Tasks for this exercise:
1. Translate this sentence from the article on home health care workers and California overtime into Spanish: "Home health care workers are increasingly in demand - this occupation is the second top-growth occupation in the State of California."
2. According to the article on home health care workers and California overtime, what average number of hours of care per week did caregivers provide in the statewide study of caregivers of adults with cognitive disorders?
3. Continue the article on home health care workers and California overtime from its final sentence.

Text excerpt:
Home Health Care Workers Qualify for California Overtime


. By Jane Mundy

Home health care workers are increasingly in demand - this occupation is the second top-growth occupation in the State of California. But health aide workers are seldom paid California overtime or minimum wage, which likely puts them at the bottom of a “most desirable” occupation list.

Demand for home caregivers, the type of personal-care aides who can help cook, clean and bathe the elderly and disabled is expected to grow by 70 percent from 2010 to 2020, according to the US Department of Labor. Home health care aides increased 52.4 percent from 61,000 to more than 94,000, second only to Biomedical Engineers, who saw a 67.5 percent increase.

The main reason for a surge in demand is that the first wave of baby boomers has retired and now in need of care, either at home or in health care facilities. But it might be a problem to find health care help in the future, unless these caregivers are given basic job protections. Who would want this type of work? Many domestic helpers are not covered by laws requiring California overtime pay, but they are covered by minimum wage laws - supposedly.

Given the long hours worked without overtime pay, many caregivers work well under the minimum wage, and many employers are in violation of the California labor code. In a statewide California study of caregivers of adults with cognitive disorders such as Alzheimer’s, it showed that caregivers provided an average of 84 hours of care per week, which is the equivalent of more than two full-time jobs.

Data for review:
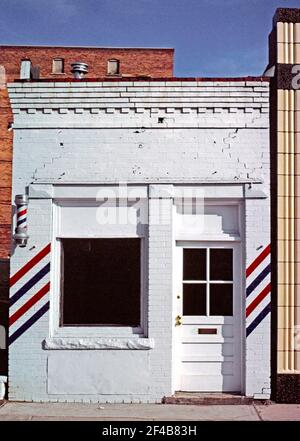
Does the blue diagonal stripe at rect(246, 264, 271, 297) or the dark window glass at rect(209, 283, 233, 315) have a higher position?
the blue diagonal stripe at rect(246, 264, 271, 297)

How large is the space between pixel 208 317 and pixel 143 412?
156 centimetres

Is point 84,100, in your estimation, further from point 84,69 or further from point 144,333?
point 144,333

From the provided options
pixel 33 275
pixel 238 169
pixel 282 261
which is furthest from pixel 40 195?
pixel 282 261

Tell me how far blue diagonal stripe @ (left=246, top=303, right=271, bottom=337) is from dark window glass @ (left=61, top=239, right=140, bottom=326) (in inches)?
60.2

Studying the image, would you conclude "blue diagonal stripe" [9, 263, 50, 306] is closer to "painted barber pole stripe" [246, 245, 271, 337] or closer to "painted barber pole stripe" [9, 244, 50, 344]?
"painted barber pole stripe" [9, 244, 50, 344]

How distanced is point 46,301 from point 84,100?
2.84 m

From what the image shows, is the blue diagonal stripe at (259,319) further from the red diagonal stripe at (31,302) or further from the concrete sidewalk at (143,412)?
the red diagonal stripe at (31,302)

Solved problems:
1. Los trabajadores de atención médica a domicilio tienen una demanda cada vez mayor: esta ocupación es la segunda de mayor crecimiento en el estado de California.

2. An average of 84 hours per week, the equivalent of more than two full-time jobs.

3.
About 50 percent of all domestic workers do not earn enough to adequately support a family, according to a national statistical study of domestic workers released in 2012. It found that the median wage for nannies was $11 an hour, compared with a $10-an-hour median for caregivers and housecleaners. But 23 percent of the workers earned less than their state’s minimum wage. White caregivers received a median wage of $12 an hour, Hispanic and African-American ones, $10 an hour. Illegal immigrants fared even worse: they earned $9.86 an hour.

The report recommended, among other things, overtime pay and meal and rest breaks. And the Obama administration agrees: it has proposed a change in federal labor rules to extend minimum-wage protections and to guarantee to in-home caregivers overtime pay after a 40-hour week. At the same time, there is a bill in the California legislature that would provide California overtime compensation to caregivers after an eight-hour day (but that could be amended to say overtime after a 40-hour week instead of an eight-hour day, which would spell more flexibility for workers and their employers), and it would also guarantee them meal breaks and the right to use their employers’ kitchens to prepare meals.

When the Fair Labor Standards Act was passed in 1938, in-home caregivers were excluded from basic labor laws. Back then, home health care aide wasn’t considered an occupation and if anyone was employed to take care of someone, it was typically on a part-time basis and not undertaken by a family breadwinner. Fast forward 60 or so years where most caregivers are females and heads of households, and caregiving is their main occupation. Times have changed and so too must overtime laws change.

There are critics to these overtime proposals. They argue that home health care will become too expensive for the majority of families in the US, and they are probably right, given the exorbitant costs of health care as it is now. But forcing low-income caregivers to work without overtime and meal breaks is not a solution.